至少,魔法還是能被理性分析並規劃出下一步的。
從這一點上來說,它倒也算得上是一種另類的科學。而基利曼喜歡科學——但這並不代表他喜歡自己此刻體內因為傳送造成的魔力擾動。….
「咳——!」
咳嗽了一聲,五名作為保鏢的常勝軍立馬圍了過來:「原體,您怎麼了?」
「沒事,非要說有事也是被你們給氣的。」基利曼瞟了一眼那個領頭的常勝軍。「我來複仇號上為什麼需要帶保鏢?」
那領頭的常勝軍挺直胸膛,一絲不苟地說:「此乃戰團長的命令,也是我們經過討論後得出的結果。您老是熱血上頭不帶人去和危險的敵人單挑,雖然復仇號上不可能有敵人存在,但這項制度會長久的執行下去,所以,原體,我認為您應該提前適應適應。」
基利曼的眼皮跳了跳——這下是真被氣到了。
什麼叫我‘老是熱血上頭不帶人去和危險的敵人單挑,?帶人去那叫單挑嗎?
他索性一言不發地陰著臉往前走,倒也沒想找回威嚴之類的。他本來也不喜歡極限戰士們把他當神供著,而且,在伊芙蕾妮上船後,他的威嚴早就所剩無幾了。
換句話說,基利曼現在是破罐子破摔了。
嚴格意義上來說,這也是基利曼第一次到復仇號上來。他對這艘星球戰艦的大小與先進早有預料,但真正見到時,還是不免有所震驚。

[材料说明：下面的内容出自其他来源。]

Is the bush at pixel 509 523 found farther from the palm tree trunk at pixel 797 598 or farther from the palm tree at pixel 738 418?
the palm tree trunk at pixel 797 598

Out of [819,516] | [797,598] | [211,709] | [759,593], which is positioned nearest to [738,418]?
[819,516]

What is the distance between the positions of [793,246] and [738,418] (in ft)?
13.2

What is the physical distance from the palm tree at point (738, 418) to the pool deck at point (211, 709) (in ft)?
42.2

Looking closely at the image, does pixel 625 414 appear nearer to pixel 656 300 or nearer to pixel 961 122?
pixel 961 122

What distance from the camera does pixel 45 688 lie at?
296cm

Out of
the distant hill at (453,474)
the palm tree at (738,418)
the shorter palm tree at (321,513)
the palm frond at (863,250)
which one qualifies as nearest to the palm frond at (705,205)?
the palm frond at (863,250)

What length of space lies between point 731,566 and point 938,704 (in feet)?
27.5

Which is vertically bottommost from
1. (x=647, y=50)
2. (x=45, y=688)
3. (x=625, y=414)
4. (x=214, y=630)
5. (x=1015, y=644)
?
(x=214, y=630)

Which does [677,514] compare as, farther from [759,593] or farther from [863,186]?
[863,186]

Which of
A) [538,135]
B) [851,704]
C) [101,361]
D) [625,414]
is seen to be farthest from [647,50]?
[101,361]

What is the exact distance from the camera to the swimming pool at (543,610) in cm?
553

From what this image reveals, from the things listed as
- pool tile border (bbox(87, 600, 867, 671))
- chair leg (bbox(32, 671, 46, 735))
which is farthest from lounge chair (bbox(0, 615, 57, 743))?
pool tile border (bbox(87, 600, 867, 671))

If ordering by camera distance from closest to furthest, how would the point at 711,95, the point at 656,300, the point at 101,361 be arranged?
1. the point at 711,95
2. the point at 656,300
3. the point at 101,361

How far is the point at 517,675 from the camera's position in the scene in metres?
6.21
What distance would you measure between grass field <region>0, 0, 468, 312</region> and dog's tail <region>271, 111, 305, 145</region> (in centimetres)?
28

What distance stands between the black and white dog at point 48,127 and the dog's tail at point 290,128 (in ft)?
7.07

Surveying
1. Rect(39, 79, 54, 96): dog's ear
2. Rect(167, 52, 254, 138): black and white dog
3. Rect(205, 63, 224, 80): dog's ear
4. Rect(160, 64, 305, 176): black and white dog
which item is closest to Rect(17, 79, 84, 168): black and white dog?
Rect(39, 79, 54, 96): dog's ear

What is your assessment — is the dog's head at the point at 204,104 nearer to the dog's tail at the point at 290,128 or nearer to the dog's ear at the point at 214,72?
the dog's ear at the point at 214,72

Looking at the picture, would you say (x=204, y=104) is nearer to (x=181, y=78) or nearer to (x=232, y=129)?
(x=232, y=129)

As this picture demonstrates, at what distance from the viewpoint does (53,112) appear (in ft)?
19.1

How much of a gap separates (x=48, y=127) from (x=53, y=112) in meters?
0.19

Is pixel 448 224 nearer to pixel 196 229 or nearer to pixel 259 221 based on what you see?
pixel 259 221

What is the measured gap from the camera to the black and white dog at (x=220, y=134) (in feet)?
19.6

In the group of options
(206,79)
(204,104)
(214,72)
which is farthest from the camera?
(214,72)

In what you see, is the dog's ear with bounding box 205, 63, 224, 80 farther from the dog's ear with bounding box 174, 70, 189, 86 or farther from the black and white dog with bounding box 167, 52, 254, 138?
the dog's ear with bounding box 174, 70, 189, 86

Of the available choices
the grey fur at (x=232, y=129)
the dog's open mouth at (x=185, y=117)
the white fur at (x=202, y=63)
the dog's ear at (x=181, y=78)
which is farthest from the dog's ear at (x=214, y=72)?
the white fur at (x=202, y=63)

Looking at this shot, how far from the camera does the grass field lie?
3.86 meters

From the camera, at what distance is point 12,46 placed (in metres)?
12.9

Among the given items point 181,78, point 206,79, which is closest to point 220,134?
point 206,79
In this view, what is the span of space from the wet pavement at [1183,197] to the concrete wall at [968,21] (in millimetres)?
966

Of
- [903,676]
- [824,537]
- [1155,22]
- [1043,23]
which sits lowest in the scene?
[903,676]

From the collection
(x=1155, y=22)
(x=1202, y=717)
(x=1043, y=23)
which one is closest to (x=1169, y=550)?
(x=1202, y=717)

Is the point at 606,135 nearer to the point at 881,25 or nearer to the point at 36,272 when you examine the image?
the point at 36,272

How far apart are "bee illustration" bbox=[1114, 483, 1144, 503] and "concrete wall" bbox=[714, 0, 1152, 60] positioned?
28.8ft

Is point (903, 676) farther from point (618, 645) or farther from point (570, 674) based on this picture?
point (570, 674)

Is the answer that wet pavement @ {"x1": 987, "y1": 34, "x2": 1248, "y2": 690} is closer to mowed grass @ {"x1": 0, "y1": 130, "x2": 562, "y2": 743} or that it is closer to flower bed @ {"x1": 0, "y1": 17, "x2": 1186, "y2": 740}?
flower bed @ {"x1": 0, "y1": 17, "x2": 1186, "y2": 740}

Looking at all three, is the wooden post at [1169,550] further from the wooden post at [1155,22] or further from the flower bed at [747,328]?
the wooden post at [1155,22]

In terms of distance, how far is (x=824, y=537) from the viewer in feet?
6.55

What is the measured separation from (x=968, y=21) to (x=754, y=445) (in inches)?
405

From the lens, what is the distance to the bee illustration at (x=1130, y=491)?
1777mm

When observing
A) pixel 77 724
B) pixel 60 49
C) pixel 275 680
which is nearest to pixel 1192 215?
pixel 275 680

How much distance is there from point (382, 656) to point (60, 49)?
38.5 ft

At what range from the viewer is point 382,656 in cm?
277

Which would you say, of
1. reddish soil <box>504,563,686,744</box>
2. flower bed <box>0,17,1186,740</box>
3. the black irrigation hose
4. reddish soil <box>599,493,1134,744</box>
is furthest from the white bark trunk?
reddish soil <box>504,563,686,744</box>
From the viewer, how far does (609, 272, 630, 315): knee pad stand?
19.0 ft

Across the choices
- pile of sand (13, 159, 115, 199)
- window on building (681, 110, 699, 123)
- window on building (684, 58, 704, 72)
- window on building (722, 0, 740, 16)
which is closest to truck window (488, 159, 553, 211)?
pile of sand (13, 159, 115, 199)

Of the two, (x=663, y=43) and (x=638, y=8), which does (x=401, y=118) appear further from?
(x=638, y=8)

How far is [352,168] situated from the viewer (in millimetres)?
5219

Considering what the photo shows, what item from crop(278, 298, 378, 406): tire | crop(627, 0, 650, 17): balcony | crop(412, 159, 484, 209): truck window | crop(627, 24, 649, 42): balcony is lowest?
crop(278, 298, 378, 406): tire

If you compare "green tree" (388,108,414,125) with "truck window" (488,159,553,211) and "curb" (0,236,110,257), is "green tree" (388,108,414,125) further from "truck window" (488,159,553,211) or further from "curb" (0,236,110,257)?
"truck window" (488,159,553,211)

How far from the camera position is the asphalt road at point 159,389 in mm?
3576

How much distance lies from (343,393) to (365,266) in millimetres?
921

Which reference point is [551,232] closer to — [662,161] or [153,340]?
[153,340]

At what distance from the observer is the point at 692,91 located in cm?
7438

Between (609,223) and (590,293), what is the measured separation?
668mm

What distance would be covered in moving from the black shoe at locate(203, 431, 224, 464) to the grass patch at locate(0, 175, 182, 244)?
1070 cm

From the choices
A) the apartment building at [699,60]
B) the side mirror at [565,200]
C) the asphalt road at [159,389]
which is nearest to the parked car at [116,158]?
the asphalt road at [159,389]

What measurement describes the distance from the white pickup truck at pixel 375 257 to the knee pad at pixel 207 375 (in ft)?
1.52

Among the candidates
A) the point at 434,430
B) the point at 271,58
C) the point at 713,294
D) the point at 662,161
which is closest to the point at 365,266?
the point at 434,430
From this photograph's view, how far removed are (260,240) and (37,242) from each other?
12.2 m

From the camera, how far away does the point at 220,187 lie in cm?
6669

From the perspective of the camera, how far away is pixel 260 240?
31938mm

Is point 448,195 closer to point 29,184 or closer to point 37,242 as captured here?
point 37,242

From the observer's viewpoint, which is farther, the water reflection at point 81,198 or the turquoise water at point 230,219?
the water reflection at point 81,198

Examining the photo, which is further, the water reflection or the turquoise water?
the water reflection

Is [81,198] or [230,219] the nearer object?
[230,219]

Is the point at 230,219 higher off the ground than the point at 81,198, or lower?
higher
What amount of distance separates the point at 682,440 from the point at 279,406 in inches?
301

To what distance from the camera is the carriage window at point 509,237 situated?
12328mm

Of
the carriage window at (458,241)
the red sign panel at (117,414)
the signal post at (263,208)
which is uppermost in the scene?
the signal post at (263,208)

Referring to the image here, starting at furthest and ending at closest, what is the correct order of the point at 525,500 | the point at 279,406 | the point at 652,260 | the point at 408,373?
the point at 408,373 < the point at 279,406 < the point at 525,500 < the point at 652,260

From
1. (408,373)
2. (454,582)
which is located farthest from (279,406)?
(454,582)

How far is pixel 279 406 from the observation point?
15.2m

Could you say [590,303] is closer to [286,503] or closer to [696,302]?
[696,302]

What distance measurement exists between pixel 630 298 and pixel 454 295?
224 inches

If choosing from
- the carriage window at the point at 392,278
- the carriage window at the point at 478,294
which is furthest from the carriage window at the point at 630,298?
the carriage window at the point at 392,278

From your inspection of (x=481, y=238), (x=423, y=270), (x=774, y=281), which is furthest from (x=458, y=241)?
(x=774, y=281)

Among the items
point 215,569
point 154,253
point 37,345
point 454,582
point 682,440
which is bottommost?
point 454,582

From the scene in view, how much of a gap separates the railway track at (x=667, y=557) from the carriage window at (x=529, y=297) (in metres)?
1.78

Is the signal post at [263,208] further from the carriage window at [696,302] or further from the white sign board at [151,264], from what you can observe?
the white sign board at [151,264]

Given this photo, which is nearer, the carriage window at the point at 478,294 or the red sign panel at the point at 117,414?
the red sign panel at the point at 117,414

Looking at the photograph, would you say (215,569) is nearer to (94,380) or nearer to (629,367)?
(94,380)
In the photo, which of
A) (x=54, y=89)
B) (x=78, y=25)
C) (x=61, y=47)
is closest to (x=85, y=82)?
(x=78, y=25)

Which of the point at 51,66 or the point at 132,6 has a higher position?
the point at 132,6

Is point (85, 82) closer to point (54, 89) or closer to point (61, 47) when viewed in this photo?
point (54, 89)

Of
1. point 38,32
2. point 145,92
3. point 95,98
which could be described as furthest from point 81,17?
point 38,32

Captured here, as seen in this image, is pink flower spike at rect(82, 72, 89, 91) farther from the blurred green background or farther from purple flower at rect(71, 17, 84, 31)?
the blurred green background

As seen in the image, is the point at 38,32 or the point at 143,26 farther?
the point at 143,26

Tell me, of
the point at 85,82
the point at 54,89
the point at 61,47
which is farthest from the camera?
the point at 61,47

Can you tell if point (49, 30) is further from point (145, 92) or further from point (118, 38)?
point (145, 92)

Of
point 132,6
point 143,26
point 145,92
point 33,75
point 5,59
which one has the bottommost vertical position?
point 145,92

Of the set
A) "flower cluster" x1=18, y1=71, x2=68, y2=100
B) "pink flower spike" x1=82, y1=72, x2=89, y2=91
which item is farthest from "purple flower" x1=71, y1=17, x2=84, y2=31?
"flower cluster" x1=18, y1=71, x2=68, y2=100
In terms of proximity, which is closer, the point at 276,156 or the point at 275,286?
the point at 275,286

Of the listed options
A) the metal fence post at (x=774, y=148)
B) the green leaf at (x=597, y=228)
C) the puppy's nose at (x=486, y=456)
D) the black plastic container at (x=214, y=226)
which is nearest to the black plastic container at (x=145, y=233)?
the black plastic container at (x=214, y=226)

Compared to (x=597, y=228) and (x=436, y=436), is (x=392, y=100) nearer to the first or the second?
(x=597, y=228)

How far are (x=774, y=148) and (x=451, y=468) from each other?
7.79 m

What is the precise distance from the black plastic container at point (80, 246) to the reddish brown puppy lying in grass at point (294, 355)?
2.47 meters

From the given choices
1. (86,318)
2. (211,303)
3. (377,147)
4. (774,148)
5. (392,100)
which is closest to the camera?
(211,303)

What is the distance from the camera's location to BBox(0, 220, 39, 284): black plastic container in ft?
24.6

他們直接傳送到了第一層甲板,因此路上並沒能見到什麼人。
但是,有一點是無可置疑的。
這艘船實在太先進,也太龐大了。
常勝軍們砰砰作響的腳步聲在走道內響起,基利曼輕車熟路地跟著中樞的指引朝著船長室走去,他來這的目的其實很簡單。
慟哭者們快要抵達泰拉空間站了。
雖然他不是他們的原體,但基利曼認為自己還是得在他們迴歸的時候在場。像慟哭者這樣的帝國楷模,犧牲到無可再犧牲的英雄,他必須要有所行動,並做出表率才行。
除去他體內那一部分無法割捨的政治家基因在作祟以外,其他的都是
出自他本心。
基利曼真切地認為自己的出現應該會讓慟哭者戰團免去一些政治上的不便,至少軍務部和國教內的那幫隱藏起來的狗***會在試圖勾搭他們時掂量掂量。
來到船長辦公室門前,常勝軍們自覺地轉過身去開始充當一動不動地雕像站崗放哨。基利曼無奈地看了這五個石樁子一眼,推開門走了進去。
裡面坐著的人令他眉頭一挑。
「察合臺?」他驚疑不定地問。「你怎麼在這兒?」
鼻樑上架著副眼鏡的可汗從書裡抬起頭,輕撫長鬚,淡淡地用巧高里斯語問道:「汝之所問甚為無禮,吾為何不能在此?」
「行行好,可汗,說哥特語.......」
可汗繃著臉,放下書:「我為什麼不能在這兒?」
「因為這兒是船長室。」
「門上寫了嗎?」可汗反問道。「門上沒寫這兒是船長室,對吧?」
「你這是詭辯。」基利曼嘆了口氣,來到桌前拉開一把椅子坐下了。
這椅子剛好能讓他坐進去,完美適配了他的體型。基利曼又嘆了口氣,這發現讓他已經知道了什麼。
於是他仰起頭看著天花板,無奈地說:「別開我的玩笑了,老師。」
伴隨著大笑的聲音,何慎言從虛空中躍出,回到他的位置上。他攤了攤手,笑著說:「這可不是我的主意,基利曼。」
帝國攝政王狠狠地瞪了一眼他的兄弟。